Girovagava per l’autobus sedendo prima da una parte, poi dall’altra, tenendo in mano una sorta di hand grip, perché, a quanto C. aveva sentito dire, sapeva arrampicare, e capitava di vederlo sfogliare distrattamente un libro che si portava sempre appresso, intitolato “No Hero”.
E mentre il tempo passava e quel nome fino a poco prima sconosciuto prendeva vita, C., con gli occhi poggiati su quel viso illuminato da un ultimo raggio di sole, rimuginava silenziosamente e pensava a tutto ciò che lui, invece, non conosceva di lei.

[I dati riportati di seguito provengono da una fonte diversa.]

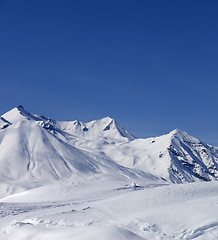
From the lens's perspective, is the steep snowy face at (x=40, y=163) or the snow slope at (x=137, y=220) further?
the steep snowy face at (x=40, y=163)

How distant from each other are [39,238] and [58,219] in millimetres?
4492

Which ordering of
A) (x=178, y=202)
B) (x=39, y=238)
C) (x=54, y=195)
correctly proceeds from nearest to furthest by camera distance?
(x=39, y=238)
(x=178, y=202)
(x=54, y=195)

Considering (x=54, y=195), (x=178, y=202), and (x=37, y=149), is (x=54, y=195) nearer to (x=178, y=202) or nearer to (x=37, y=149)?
(x=178, y=202)

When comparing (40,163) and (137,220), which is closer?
(137,220)

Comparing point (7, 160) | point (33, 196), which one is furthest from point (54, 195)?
point (7, 160)

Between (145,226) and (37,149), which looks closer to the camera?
(145,226)

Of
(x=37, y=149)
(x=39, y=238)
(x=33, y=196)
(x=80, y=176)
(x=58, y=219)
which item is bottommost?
(x=39, y=238)

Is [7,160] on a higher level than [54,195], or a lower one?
higher

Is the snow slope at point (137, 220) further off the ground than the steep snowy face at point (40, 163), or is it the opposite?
the steep snowy face at point (40, 163)

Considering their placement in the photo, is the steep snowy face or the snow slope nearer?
the snow slope

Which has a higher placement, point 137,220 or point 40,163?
point 40,163

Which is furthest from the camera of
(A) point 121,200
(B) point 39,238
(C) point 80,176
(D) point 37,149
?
(D) point 37,149

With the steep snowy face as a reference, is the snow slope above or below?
below

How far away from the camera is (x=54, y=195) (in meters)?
63.8
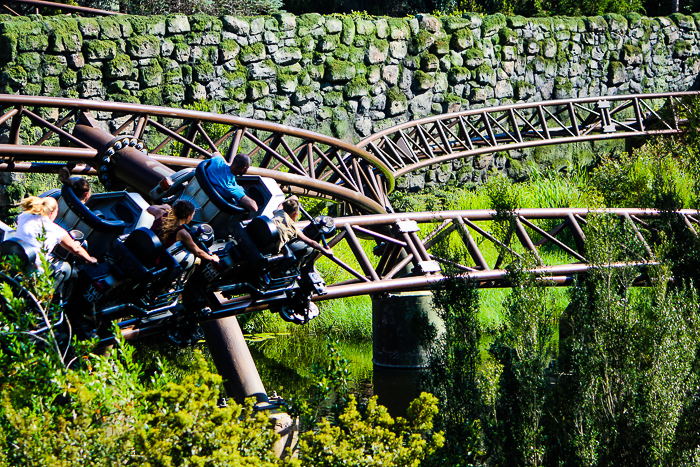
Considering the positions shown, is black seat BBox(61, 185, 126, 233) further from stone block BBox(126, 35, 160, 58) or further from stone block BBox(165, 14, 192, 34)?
stone block BBox(165, 14, 192, 34)

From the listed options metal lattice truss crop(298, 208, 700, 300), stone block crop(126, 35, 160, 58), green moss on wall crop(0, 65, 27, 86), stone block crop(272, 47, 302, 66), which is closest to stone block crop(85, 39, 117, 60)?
stone block crop(126, 35, 160, 58)

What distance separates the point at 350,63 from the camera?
13789 millimetres

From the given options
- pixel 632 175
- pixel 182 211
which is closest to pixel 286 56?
pixel 632 175

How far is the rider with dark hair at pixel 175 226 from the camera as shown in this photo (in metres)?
4.64

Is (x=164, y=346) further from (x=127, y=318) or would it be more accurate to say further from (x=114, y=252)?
(x=114, y=252)

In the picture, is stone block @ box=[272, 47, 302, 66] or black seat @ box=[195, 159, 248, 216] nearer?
black seat @ box=[195, 159, 248, 216]

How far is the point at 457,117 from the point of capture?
13805 mm

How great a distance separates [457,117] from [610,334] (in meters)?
9.01

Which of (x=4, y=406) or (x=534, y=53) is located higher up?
(x=534, y=53)

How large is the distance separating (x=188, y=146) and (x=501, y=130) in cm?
917

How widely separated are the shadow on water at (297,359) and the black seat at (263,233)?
4.15 m

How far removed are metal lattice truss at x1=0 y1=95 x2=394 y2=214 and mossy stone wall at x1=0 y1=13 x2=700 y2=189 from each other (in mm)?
624

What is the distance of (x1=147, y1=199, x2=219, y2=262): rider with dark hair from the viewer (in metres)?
4.64

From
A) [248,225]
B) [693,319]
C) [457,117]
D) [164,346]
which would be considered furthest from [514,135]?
[248,225]
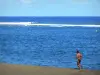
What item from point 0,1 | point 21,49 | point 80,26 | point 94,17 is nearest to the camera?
point 94,17

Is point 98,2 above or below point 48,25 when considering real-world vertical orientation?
above

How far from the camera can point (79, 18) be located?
4.62m

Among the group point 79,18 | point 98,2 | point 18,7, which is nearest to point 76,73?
point 79,18

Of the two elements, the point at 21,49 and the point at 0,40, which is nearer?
the point at 0,40

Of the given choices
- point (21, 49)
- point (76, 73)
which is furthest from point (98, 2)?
point (21, 49)

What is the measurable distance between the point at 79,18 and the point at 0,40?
1688 mm

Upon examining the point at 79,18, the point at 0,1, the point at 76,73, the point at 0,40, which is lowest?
the point at 76,73

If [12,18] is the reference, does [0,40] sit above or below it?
below

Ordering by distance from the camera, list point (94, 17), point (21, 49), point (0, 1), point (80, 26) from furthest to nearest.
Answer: point (21, 49), point (80, 26), point (0, 1), point (94, 17)

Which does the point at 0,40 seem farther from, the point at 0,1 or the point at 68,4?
the point at 68,4

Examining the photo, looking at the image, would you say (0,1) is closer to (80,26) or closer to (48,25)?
(48,25)

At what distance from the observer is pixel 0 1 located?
4609mm

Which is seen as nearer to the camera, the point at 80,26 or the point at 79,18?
the point at 79,18

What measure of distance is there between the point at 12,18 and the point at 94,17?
1396 millimetres
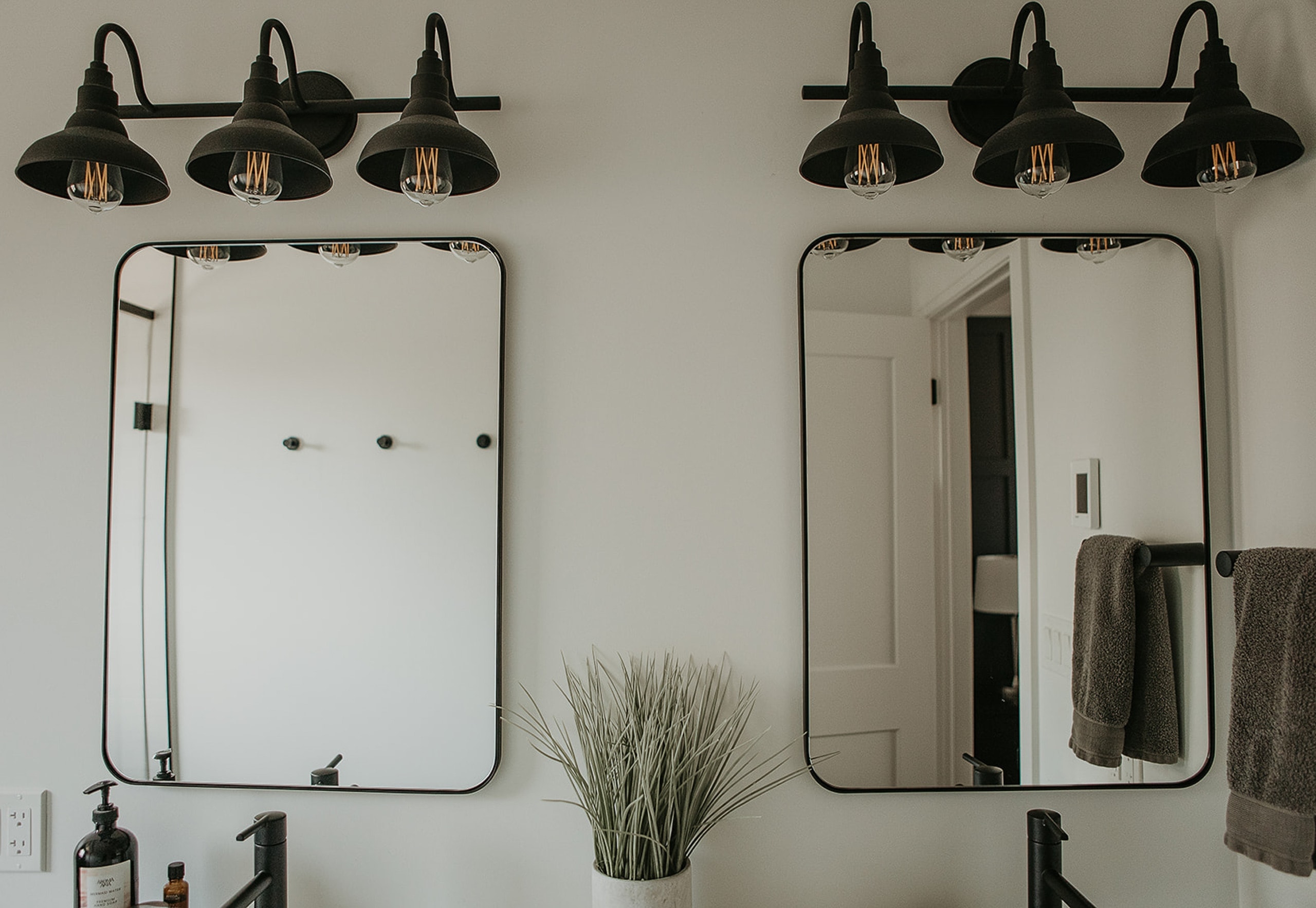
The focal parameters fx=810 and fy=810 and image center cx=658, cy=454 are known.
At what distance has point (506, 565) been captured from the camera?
1163mm

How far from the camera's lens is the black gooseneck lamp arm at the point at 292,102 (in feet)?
3.51

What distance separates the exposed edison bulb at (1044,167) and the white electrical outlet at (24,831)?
61.9 inches

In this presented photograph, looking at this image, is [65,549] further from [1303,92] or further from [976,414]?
[1303,92]

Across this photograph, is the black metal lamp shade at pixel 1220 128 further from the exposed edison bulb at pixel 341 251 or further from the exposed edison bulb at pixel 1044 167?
the exposed edison bulb at pixel 341 251

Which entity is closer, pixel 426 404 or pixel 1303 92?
pixel 1303 92

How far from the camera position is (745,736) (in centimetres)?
115

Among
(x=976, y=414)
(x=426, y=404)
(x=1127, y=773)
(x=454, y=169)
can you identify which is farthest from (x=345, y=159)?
(x=1127, y=773)

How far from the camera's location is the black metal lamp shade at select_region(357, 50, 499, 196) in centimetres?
97

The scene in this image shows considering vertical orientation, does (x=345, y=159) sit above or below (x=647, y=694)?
above

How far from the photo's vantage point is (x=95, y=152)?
3.19 ft

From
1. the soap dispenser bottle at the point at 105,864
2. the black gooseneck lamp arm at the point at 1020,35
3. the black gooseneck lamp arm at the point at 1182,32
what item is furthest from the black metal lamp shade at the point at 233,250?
the black gooseneck lamp arm at the point at 1182,32

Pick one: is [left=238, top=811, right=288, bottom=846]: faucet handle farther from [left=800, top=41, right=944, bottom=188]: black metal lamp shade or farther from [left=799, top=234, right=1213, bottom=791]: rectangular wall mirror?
[left=800, top=41, right=944, bottom=188]: black metal lamp shade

Non aveva idea di chi fosse, di come si chiamasse, di quello che amava fare. Non sapeva che era nata qualche giorno più tardi di lui, che suonava il pianoforte, che piangeva leggendo Leopardi o che da due anni a quella parte era diventata una giornalista, nella speranza, un giorno, di essere qualcuno. Non sapeva che anche lei amava la storia e che, come lui, sperava in un dieci dipinto sulla pagella di fine anno. Non conosceva quel suo difetto di “dare il mondo” senza aspettarsi nulla in cambio e ignorava le insicurezze che le attanagliavano i pensieri o la gioia che provava stando sdraiata all’ombra di un albero, pensando a quanto si sentisse piccola di fronte alla vita. Forse non avrebbe mai saputo che il suo viso si colorava di tante piccole lentiggini quando le giornate iniziavano ad allungarsi o che il colore della sua iride, alla luce del sole, assumeva la forma di un girasole poggiato su un verde prato.
Tutte cose scontate, forse – aveva pensato C. riflettendoci – ma mai prima di allora aveva desiderato così tanto che qualcuno le scoprisse.